En 2021, se demostró que sólo los 11 primeros bancos de la eurozona poseen 530.000 millones de euros en activos financieros directamente relacionados con los hidrocarburos fósiles: carbón, petróleo, gas[10]. Estos activos representan en promedio el 95% de los fondos propios de estos bancos. Si no se deshacen de ellos, el día en que nuestras sociedades decidan por fin prohibir los combustibles fósiles – lo que debe hacerse cuanto antes si queremos que los niños de hoy vivan con dignidad -, la mayoría de ellos quebrará.

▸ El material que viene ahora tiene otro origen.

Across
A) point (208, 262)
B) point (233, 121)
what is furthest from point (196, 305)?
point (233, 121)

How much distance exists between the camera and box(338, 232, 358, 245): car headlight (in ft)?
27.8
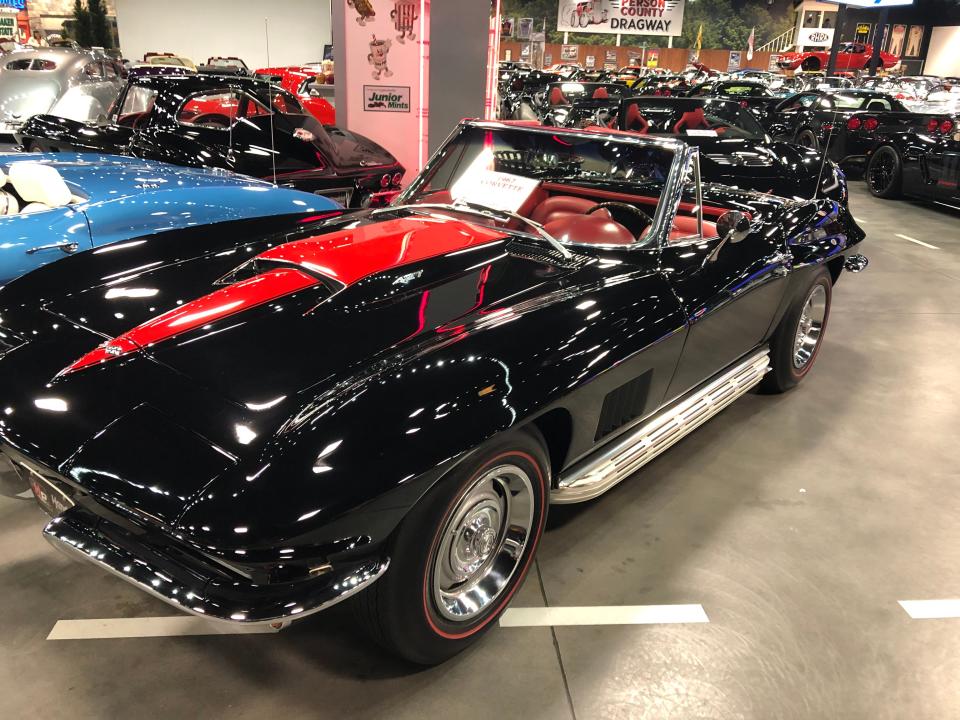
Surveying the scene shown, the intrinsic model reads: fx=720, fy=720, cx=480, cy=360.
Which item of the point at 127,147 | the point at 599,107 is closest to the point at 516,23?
the point at 599,107

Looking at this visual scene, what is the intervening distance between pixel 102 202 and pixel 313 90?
972 cm

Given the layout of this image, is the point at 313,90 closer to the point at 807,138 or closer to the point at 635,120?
the point at 635,120

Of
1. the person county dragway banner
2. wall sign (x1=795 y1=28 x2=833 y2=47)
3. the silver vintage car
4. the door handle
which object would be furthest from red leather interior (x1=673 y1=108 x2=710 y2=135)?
wall sign (x1=795 y1=28 x2=833 y2=47)

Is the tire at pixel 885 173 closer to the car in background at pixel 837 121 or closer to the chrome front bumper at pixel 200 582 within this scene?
the car in background at pixel 837 121

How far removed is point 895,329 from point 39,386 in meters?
4.90

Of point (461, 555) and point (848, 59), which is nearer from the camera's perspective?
point (461, 555)

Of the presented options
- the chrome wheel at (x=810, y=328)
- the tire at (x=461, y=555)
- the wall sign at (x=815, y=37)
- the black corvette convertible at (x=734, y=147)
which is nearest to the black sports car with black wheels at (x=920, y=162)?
the black corvette convertible at (x=734, y=147)

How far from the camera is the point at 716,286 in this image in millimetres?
2672

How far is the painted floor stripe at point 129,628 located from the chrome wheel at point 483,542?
0.61 meters

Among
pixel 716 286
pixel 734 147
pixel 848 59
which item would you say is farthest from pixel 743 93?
pixel 848 59

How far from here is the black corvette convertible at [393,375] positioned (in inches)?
58.9

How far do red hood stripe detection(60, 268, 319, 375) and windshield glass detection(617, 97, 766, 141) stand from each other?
230 inches

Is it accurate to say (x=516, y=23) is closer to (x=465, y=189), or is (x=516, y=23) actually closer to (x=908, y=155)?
(x=908, y=155)

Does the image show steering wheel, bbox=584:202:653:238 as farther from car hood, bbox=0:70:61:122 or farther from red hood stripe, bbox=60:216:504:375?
car hood, bbox=0:70:61:122
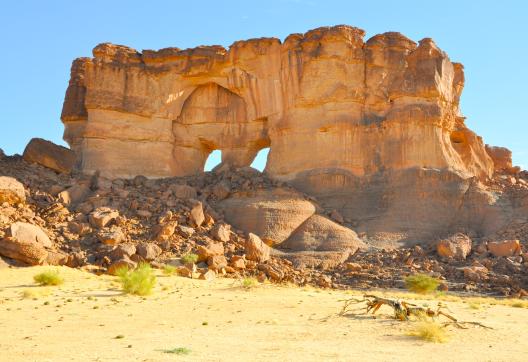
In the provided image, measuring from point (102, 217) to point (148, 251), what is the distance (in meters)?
2.75

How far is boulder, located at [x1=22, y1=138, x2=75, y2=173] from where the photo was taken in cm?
2600

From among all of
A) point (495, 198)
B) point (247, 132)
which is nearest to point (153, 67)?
point (247, 132)

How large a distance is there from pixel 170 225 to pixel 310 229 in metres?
5.34

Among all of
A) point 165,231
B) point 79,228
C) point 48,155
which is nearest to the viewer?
point 79,228

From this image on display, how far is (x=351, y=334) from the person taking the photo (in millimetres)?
10742

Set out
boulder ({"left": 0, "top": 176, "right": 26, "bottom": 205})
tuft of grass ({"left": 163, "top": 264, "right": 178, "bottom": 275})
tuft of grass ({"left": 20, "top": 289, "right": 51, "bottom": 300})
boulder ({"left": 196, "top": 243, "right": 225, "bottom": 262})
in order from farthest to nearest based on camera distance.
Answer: boulder ({"left": 0, "top": 176, "right": 26, "bottom": 205}) → boulder ({"left": 196, "top": 243, "right": 225, "bottom": 262}) → tuft of grass ({"left": 163, "top": 264, "right": 178, "bottom": 275}) → tuft of grass ({"left": 20, "top": 289, "right": 51, "bottom": 300})

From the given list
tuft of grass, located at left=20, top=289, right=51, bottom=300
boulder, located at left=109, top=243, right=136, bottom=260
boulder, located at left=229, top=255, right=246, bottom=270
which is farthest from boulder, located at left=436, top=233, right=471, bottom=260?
tuft of grass, located at left=20, top=289, right=51, bottom=300

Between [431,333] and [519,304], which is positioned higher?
[431,333]

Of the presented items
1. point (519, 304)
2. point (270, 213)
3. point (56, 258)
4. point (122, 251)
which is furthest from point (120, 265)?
point (519, 304)

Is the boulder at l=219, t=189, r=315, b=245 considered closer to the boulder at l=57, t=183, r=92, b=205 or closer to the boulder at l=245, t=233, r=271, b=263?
the boulder at l=245, t=233, r=271, b=263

Ellos lo saben, pero en lugar de cambiar radicalmente su modelo de negocio, y dado que ya nadie quiere comprarles estos nuevos activos «podridos», tiran con fuerza del freno de mano a la descarbonización de nuestras economías, incluso a costa de utilizar medios de chantaje contra los Estados (incapaces de ayudarles en caso de colapso), los bancos centrales (de los que son los principales mandantes) y las multinacionales privadas (que dependen de ellos para financiarse). En la práctica, se está haciendo lo que el Papa Francisco denunció en Asís: «No basta con hacer el maquillaje, es necesario cuestionar el modelo de desarrollo»[11]. Un modelo totalmente dirigido hoy por los dictados de la esfera financiera, a su vez ocultos tras el green washing de las finanzas «verdes»[12].